WHAT YOU SHOULD DO: Could you set down, exactly as they stand, only the lines from the one containing "United States, site" through the end of the listing?

EXERCISE DATA:
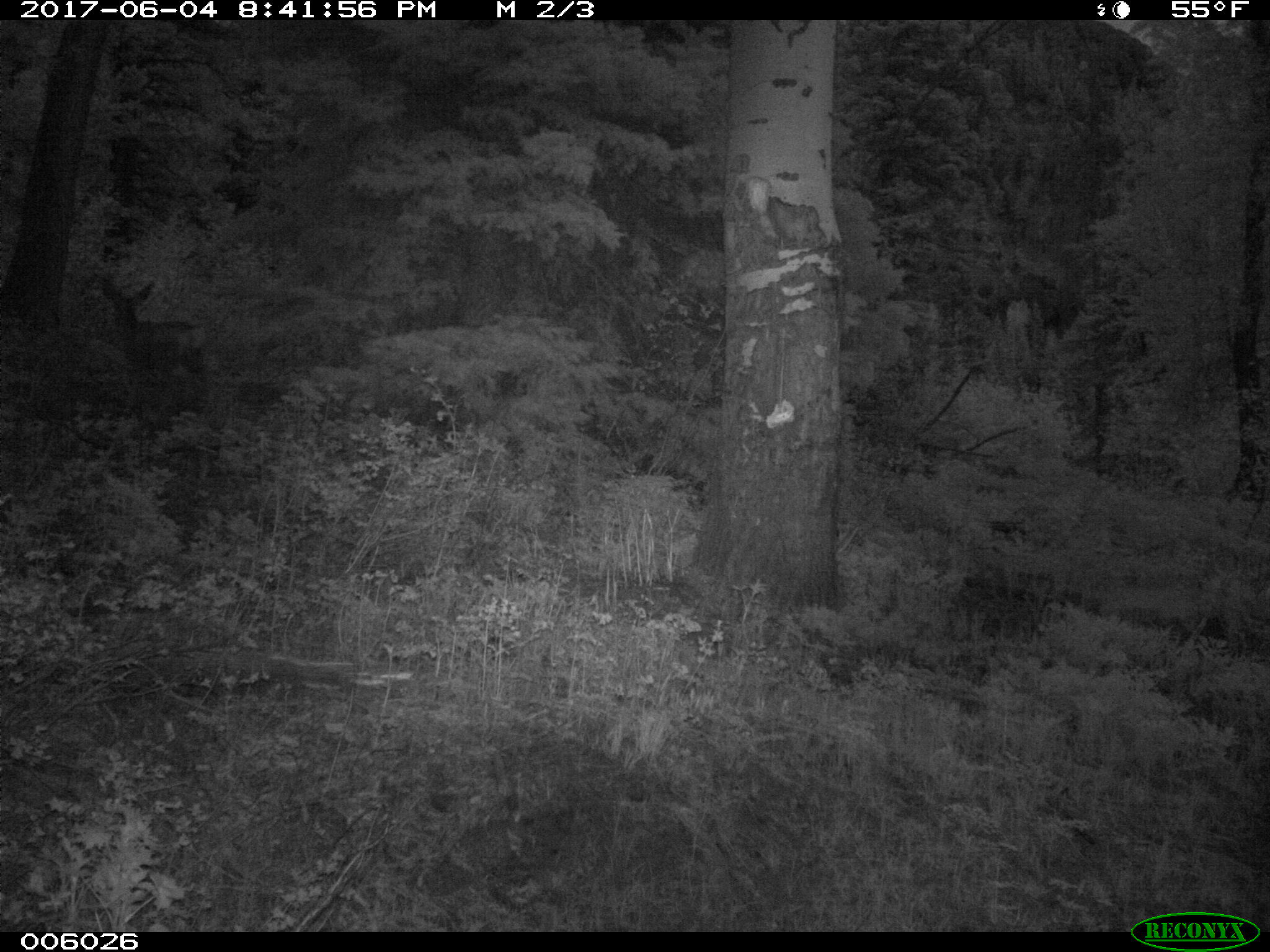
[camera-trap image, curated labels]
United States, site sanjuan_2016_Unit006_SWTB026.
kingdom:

ANSWER SPACE:
United States, site sanjuan_2016_Unit006_SWTB026.
kingdom:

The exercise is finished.